WORK TO DO |
**a)** In the carbon credit text, what position does India hold in the global CDM market?
**b)** Rewrite the carbon credit paragraph beginning "We are in debt to Carbon Dioxide" as a short bulleted list that keeps its main facts.
**c)** Extend the carbon credit text by writing what comes after its final sentence.

TEXT SECTION |
════════════════════
We are in debt to Carbon Dioxide (CO2) and other green house gases for our presence on earth. As they help in stabilizing temperatures to levels sustainable for organic life – by what is known as green house effect. In modern times burning of fossil fuels like coal, oil, and natural gas combined with fast deforestation has led to unprecedented level of green house gas emission. Here came in to existence the concept of Carbon Emission Trading developed during the Kyoto Protocol in 1997. The Kyoto Protocol sets limits on total emissions by world’s developed economies. The protocol allows countries that have emission units to spare, to sell this excess capacity to countries that are over their targets. This research paper discusses what is Carbon Credit, its requirement, and its status in India and how India is gaining through Carbon Credit. Currently India holds second position behind China in the global CDM market.
════════════════════
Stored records
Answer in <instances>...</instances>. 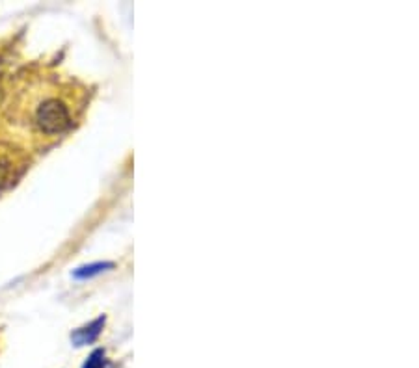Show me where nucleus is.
<instances>
[{
  "label": "nucleus",
  "instance_id": "f03ea898",
  "mask_svg": "<svg viewBox=\"0 0 419 368\" xmlns=\"http://www.w3.org/2000/svg\"><path fill=\"white\" fill-rule=\"evenodd\" d=\"M102 322H105V320H102V318H99V320H96L93 324H90L88 327H82V329H78V331L73 335V340H75L78 346L86 344V342H91V340L96 339L97 335H99V331H101Z\"/></svg>",
  "mask_w": 419,
  "mask_h": 368
},
{
  "label": "nucleus",
  "instance_id": "7ed1b4c3",
  "mask_svg": "<svg viewBox=\"0 0 419 368\" xmlns=\"http://www.w3.org/2000/svg\"><path fill=\"white\" fill-rule=\"evenodd\" d=\"M82 368H105V351L96 350L88 357V361L84 362Z\"/></svg>",
  "mask_w": 419,
  "mask_h": 368
},
{
  "label": "nucleus",
  "instance_id": "f257e3e1",
  "mask_svg": "<svg viewBox=\"0 0 419 368\" xmlns=\"http://www.w3.org/2000/svg\"><path fill=\"white\" fill-rule=\"evenodd\" d=\"M36 123L43 132L58 134V132H62L64 129L69 127L71 118H69V112H67L64 102H60L58 99H47L37 108Z\"/></svg>",
  "mask_w": 419,
  "mask_h": 368
}]
</instances>
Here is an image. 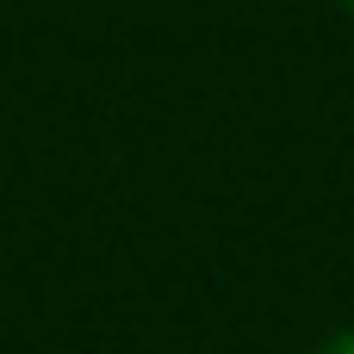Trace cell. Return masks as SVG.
I'll use <instances>...</instances> for the list:
<instances>
[{
	"label": "cell",
	"mask_w": 354,
	"mask_h": 354,
	"mask_svg": "<svg viewBox=\"0 0 354 354\" xmlns=\"http://www.w3.org/2000/svg\"><path fill=\"white\" fill-rule=\"evenodd\" d=\"M342 6H348V12H354V0H342Z\"/></svg>",
	"instance_id": "cell-2"
},
{
	"label": "cell",
	"mask_w": 354,
	"mask_h": 354,
	"mask_svg": "<svg viewBox=\"0 0 354 354\" xmlns=\"http://www.w3.org/2000/svg\"><path fill=\"white\" fill-rule=\"evenodd\" d=\"M311 354H354V330H336L330 342H317Z\"/></svg>",
	"instance_id": "cell-1"
}]
</instances>
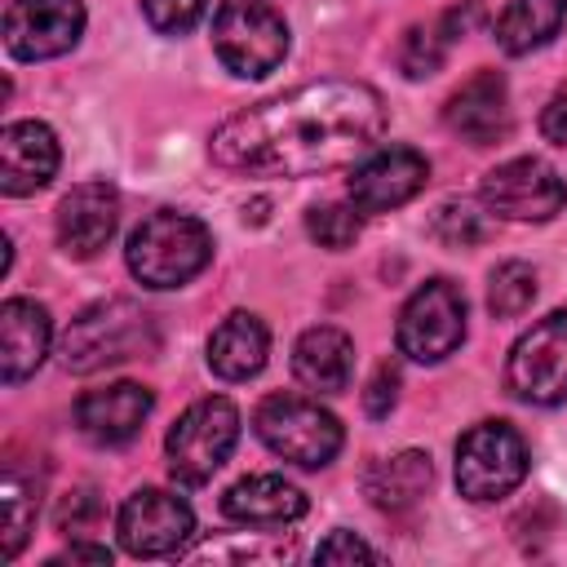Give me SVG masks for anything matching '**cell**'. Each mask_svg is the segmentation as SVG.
Returning <instances> with one entry per match:
<instances>
[{"label":"cell","mask_w":567,"mask_h":567,"mask_svg":"<svg viewBox=\"0 0 567 567\" xmlns=\"http://www.w3.org/2000/svg\"><path fill=\"white\" fill-rule=\"evenodd\" d=\"M35 505H40L35 483L9 465V470H4V483H0V523H4L0 554H4V558H18V549L27 545L31 523H35Z\"/></svg>","instance_id":"cell-25"},{"label":"cell","mask_w":567,"mask_h":567,"mask_svg":"<svg viewBox=\"0 0 567 567\" xmlns=\"http://www.w3.org/2000/svg\"><path fill=\"white\" fill-rule=\"evenodd\" d=\"M430 478H434L430 456L408 447V452H394V456L377 461V465L363 474V492H368V501H372L377 509H390V514H394V509L416 505V501L425 496Z\"/></svg>","instance_id":"cell-22"},{"label":"cell","mask_w":567,"mask_h":567,"mask_svg":"<svg viewBox=\"0 0 567 567\" xmlns=\"http://www.w3.org/2000/svg\"><path fill=\"white\" fill-rule=\"evenodd\" d=\"M221 514L248 527H284L306 514V492L279 474H248L221 496Z\"/></svg>","instance_id":"cell-19"},{"label":"cell","mask_w":567,"mask_h":567,"mask_svg":"<svg viewBox=\"0 0 567 567\" xmlns=\"http://www.w3.org/2000/svg\"><path fill=\"white\" fill-rule=\"evenodd\" d=\"M354 372V341L341 328H306L292 346V377L315 394H341Z\"/></svg>","instance_id":"cell-20"},{"label":"cell","mask_w":567,"mask_h":567,"mask_svg":"<svg viewBox=\"0 0 567 567\" xmlns=\"http://www.w3.org/2000/svg\"><path fill=\"white\" fill-rule=\"evenodd\" d=\"M58 173V137L40 120H13L0 133V190L4 195H35Z\"/></svg>","instance_id":"cell-17"},{"label":"cell","mask_w":567,"mask_h":567,"mask_svg":"<svg viewBox=\"0 0 567 567\" xmlns=\"http://www.w3.org/2000/svg\"><path fill=\"white\" fill-rule=\"evenodd\" d=\"M447 128L470 146H496L509 137V89L501 71L470 75L443 106Z\"/></svg>","instance_id":"cell-15"},{"label":"cell","mask_w":567,"mask_h":567,"mask_svg":"<svg viewBox=\"0 0 567 567\" xmlns=\"http://www.w3.org/2000/svg\"><path fill=\"white\" fill-rule=\"evenodd\" d=\"M292 549L288 545H270V540H257V536H230V540H208L199 549H190L186 558L195 563H270V558H288Z\"/></svg>","instance_id":"cell-29"},{"label":"cell","mask_w":567,"mask_h":567,"mask_svg":"<svg viewBox=\"0 0 567 567\" xmlns=\"http://www.w3.org/2000/svg\"><path fill=\"white\" fill-rule=\"evenodd\" d=\"M208 0H142V13L146 22L159 31V35H182L190 31L199 18H204Z\"/></svg>","instance_id":"cell-31"},{"label":"cell","mask_w":567,"mask_h":567,"mask_svg":"<svg viewBox=\"0 0 567 567\" xmlns=\"http://www.w3.org/2000/svg\"><path fill=\"white\" fill-rule=\"evenodd\" d=\"M53 523H58L62 536H84V532H93V527L102 523V501H97V492H93V487L66 492V496L58 501Z\"/></svg>","instance_id":"cell-30"},{"label":"cell","mask_w":567,"mask_h":567,"mask_svg":"<svg viewBox=\"0 0 567 567\" xmlns=\"http://www.w3.org/2000/svg\"><path fill=\"white\" fill-rule=\"evenodd\" d=\"M266 354H270V332L248 310L226 315L213 328V337H208V368L221 381H248V377H257L266 368Z\"/></svg>","instance_id":"cell-21"},{"label":"cell","mask_w":567,"mask_h":567,"mask_svg":"<svg viewBox=\"0 0 567 567\" xmlns=\"http://www.w3.org/2000/svg\"><path fill=\"white\" fill-rule=\"evenodd\" d=\"M155 319L137 306V301H124V297H111V301H97L89 310H80L71 319V328L62 332V368L66 372H102V368H115L124 359H137L146 350H155Z\"/></svg>","instance_id":"cell-3"},{"label":"cell","mask_w":567,"mask_h":567,"mask_svg":"<svg viewBox=\"0 0 567 567\" xmlns=\"http://www.w3.org/2000/svg\"><path fill=\"white\" fill-rule=\"evenodd\" d=\"M124 261L146 288H182L213 261V235L199 217L159 208L128 235Z\"/></svg>","instance_id":"cell-2"},{"label":"cell","mask_w":567,"mask_h":567,"mask_svg":"<svg viewBox=\"0 0 567 567\" xmlns=\"http://www.w3.org/2000/svg\"><path fill=\"white\" fill-rule=\"evenodd\" d=\"M84 35V0H9L4 49L18 62H49Z\"/></svg>","instance_id":"cell-11"},{"label":"cell","mask_w":567,"mask_h":567,"mask_svg":"<svg viewBox=\"0 0 567 567\" xmlns=\"http://www.w3.org/2000/svg\"><path fill=\"white\" fill-rule=\"evenodd\" d=\"M49 346H53L49 310L40 301L9 297L0 306V377H4V385L27 381L44 363Z\"/></svg>","instance_id":"cell-18"},{"label":"cell","mask_w":567,"mask_h":567,"mask_svg":"<svg viewBox=\"0 0 567 567\" xmlns=\"http://www.w3.org/2000/svg\"><path fill=\"white\" fill-rule=\"evenodd\" d=\"M213 49L244 80L270 75L288 53V27L266 0H221L213 13Z\"/></svg>","instance_id":"cell-6"},{"label":"cell","mask_w":567,"mask_h":567,"mask_svg":"<svg viewBox=\"0 0 567 567\" xmlns=\"http://www.w3.org/2000/svg\"><path fill=\"white\" fill-rule=\"evenodd\" d=\"M505 381L523 403L554 408L567 399V310L536 319L509 350Z\"/></svg>","instance_id":"cell-8"},{"label":"cell","mask_w":567,"mask_h":567,"mask_svg":"<svg viewBox=\"0 0 567 567\" xmlns=\"http://www.w3.org/2000/svg\"><path fill=\"white\" fill-rule=\"evenodd\" d=\"M478 199H483L487 213H496L505 221H549L567 204V182L545 159L523 155V159L496 164L483 177Z\"/></svg>","instance_id":"cell-10"},{"label":"cell","mask_w":567,"mask_h":567,"mask_svg":"<svg viewBox=\"0 0 567 567\" xmlns=\"http://www.w3.org/2000/svg\"><path fill=\"white\" fill-rule=\"evenodd\" d=\"M306 230H310V239H315L319 248L341 252V248H350V244L359 239L363 213H359L354 204H315V208L306 213Z\"/></svg>","instance_id":"cell-27"},{"label":"cell","mask_w":567,"mask_h":567,"mask_svg":"<svg viewBox=\"0 0 567 567\" xmlns=\"http://www.w3.org/2000/svg\"><path fill=\"white\" fill-rule=\"evenodd\" d=\"M235 443H239V408H235L230 399L213 394V399L190 403V408L173 421V430H168V439H164L173 483H177V487H199V483H208V478L226 465V456L235 452Z\"/></svg>","instance_id":"cell-5"},{"label":"cell","mask_w":567,"mask_h":567,"mask_svg":"<svg viewBox=\"0 0 567 567\" xmlns=\"http://www.w3.org/2000/svg\"><path fill=\"white\" fill-rule=\"evenodd\" d=\"M120 545L133 558H164V554H182V545L195 532V514L182 496L159 492V487H137L124 505H120Z\"/></svg>","instance_id":"cell-12"},{"label":"cell","mask_w":567,"mask_h":567,"mask_svg":"<svg viewBox=\"0 0 567 567\" xmlns=\"http://www.w3.org/2000/svg\"><path fill=\"white\" fill-rule=\"evenodd\" d=\"M567 22V0H509L496 18V44L514 58L549 44Z\"/></svg>","instance_id":"cell-23"},{"label":"cell","mask_w":567,"mask_h":567,"mask_svg":"<svg viewBox=\"0 0 567 567\" xmlns=\"http://www.w3.org/2000/svg\"><path fill=\"white\" fill-rule=\"evenodd\" d=\"M456 31H465V18L461 13H447L439 18L434 27H412L408 40H403V53H399V66L408 80H425L443 66L447 58V44L456 40Z\"/></svg>","instance_id":"cell-24"},{"label":"cell","mask_w":567,"mask_h":567,"mask_svg":"<svg viewBox=\"0 0 567 567\" xmlns=\"http://www.w3.org/2000/svg\"><path fill=\"white\" fill-rule=\"evenodd\" d=\"M430 235H434L443 248H470V244L483 239V213H478L474 204H456V199H447V204L434 208V217H430Z\"/></svg>","instance_id":"cell-28"},{"label":"cell","mask_w":567,"mask_h":567,"mask_svg":"<svg viewBox=\"0 0 567 567\" xmlns=\"http://www.w3.org/2000/svg\"><path fill=\"white\" fill-rule=\"evenodd\" d=\"M425 177H430V164L421 151H412V146L372 151L350 173V204L359 213H390V208L408 204L412 195H421Z\"/></svg>","instance_id":"cell-13"},{"label":"cell","mask_w":567,"mask_h":567,"mask_svg":"<svg viewBox=\"0 0 567 567\" xmlns=\"http://www.w3.org/2000/svg\"><path fill=\"white\" fill-rule=\"evenodd\" d=\"M252 430L275 456H284L288 465H301V470H323L341 452V439H346L341 421L301 394L261 399V408L252 412Z\"/></svg>","instance_id":"cell-4"},{"label":"cell","mask_w":567,"mask_h":567,"mask_svg":"<svg viewBox=\"0 0 567 567\" xmlns=\"http://www.w3.org/2000/svg\"><path fill=\"white\" fill-rule=\"evenodd\" d=\"M540 137L554 142V146H567V84L545 102V111H540Z\"/></svg>","instance_id":"cell-34"},{"label":"cell","mask_w":567,"mask_h":567,"mask_svg":"<svg viewBox=\"0 0 567 567\" xmlns=\"http://www.w3.org/2000/svg\"><path fill=\"white\" fill-rule=\"evenodd\" d=\"M315 563H381V554L359 540L354 532H332L319 549H315Z\"/></svg>","instance_id":"cell-32"},{"label":"cell","mask_w":567,"mask_h":567,"mask_svg":"<svg viewBox=\"0 0 567 567\" xmlns=\"http://www.w3.org/2000/svg\"><path fill=\"white\" fill-rule=\"evenodd\" d=\"M399 350L416 363H439L465 341V297L447 279L421 284L399 310Z\"/></svg>","instance_id":"cell-9"},{"label":"cell","mask_w":567,"mask_h":567,"mask_svg":"<svg viewBox=\"0 0 567 567\" xmlns=\"http://www.w3.org/2000/svg\"><path fill=\"white\" fill-rule=\"evenodd\" d=\"M527 478V443L509 421H478L456 443V487L470 501H501Z\"/></svg>","instance_id":"cell-7"},{"label":"cell","mask_w":567,"mask_h":567,"mask_svg":"<svg viewBox=\"0 0 567 567\" xmlns=\"http://www.w3.org/2000/svg\"><path fill=\"white\" fill-rule=\"evenodd\" d=\"M536 301V270L527 261H501L487 279V310L496 319H518Z\"/></svg>","instance_id":"cell-26"},{"label":"cell","mask_w":567,"mask_h":567,"mask_svg":"<svg viewBox=\"0 0 567 567\" xmlns=\"http://www.w3.org/2000/svg\"><path fill=\"white\" fill-rule=\"evenodd\" d=\"M385 128L381 93L354 80H315L230 115L213 142V164L261 177H319L354 164Z\"/></svg>","instance_id":"cell-1"},{"label":"cell","mask_w":567,"mask_h":567,"mask_svg":"<svg viewBox=\"0 0 567 567\" xmlns=\"http://www.w3.org/2000/svg\"><path fill=\"white\" fill-rule=\"evenodd\" d=\"M155 408V394L137 381H115V385H102V390H84L80 403H75V425L89 443L97 447H124L142 421L151 416Z\"/></svg>","instance_id":"cell-14"},{"label":"cell","mask_w":567,"mask_h":567,"mask_svg":"<svg viewBox=\"0 0 567 567\" xmlns=\"http://www.w3.org/2000/svg\"><path fill=\"white\" fill-rule=\"evenodd\" d=\"M394 399H399V372H394L390 363H381L377 377H372L368 390H363V412H368V416H390Z\"/></svg>","instance_id":"cell-33"},{"label":"cell","mask_w":567,"mask_h":567,"mask_svg":"<svg viewBox=\"0 0 567 567\" xmlns=\"http://www.w3.org/2000/svg\"><path fill=\"white\" fill-rule=\"evenodd\" d=\"M58 244L71 257H97L120 226V195L106 182H80L58 204Z\"/></svg>","instance_id":"cell-16"},{"label":"cell","mask_w":567,"mask_h":567,"mask_svg":"<svg viewBox=\"0 0 567 567\" xmlns=\"http://www.w3.org/2000/svg\"><path fill=\"white\" fill-rule=\"evenodd\" d=\"M62 563H97V567H111V549L106 545H71L66 554L49 558V567H62Z\"/></svg>","instance_id":"cell-35"}]
</instances>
════════════════════
TASK RESPONSES |
**a)** Second, behind China.

**b)**
- CO2 and other greenhouse gases keep temperatures at levels that sustain organic life through the greenhouse effect.
- Burning coal, oil, and natural gas, together with fast deforestation, has driven greenhouse gas emissions to unprecedented levels.
- Carbon Emission Trading was developed during the Kyoto Protocol in 1997.
- The protocol limits total emissions by the world's developed economies and lets countries with spare emission units sell them to countries over their targets.
- The research paper covers what carbon credit is, why it is needed, its status in India, and how India gains from it.
- India is currently second to China in the global CDM market.

**c)**
INTRODUCTION
Climate change and global warming is happening all around us. Soon it will start to shape every aspect of our lives in ways that we might not comprehend: from how we travel and what products we buy, to where we live and how we work. Hence, there is a concern that the use of non-renewable fuels and other human activities are increasing greenhouse gases in the atmosphere, contributing to global warming. To avoid this a new currency is emerging in world markets. Unlike the dollars, Euros and Yen that trade for tangible goods and human services, this new money exchanges for pollution--particularly emissions of carbon dioxide, which are caused by burning fossil fuels and are the leading cause of global climate change. Carbon credits, as they are called, are poised to transform the world energy system and thus the world economy.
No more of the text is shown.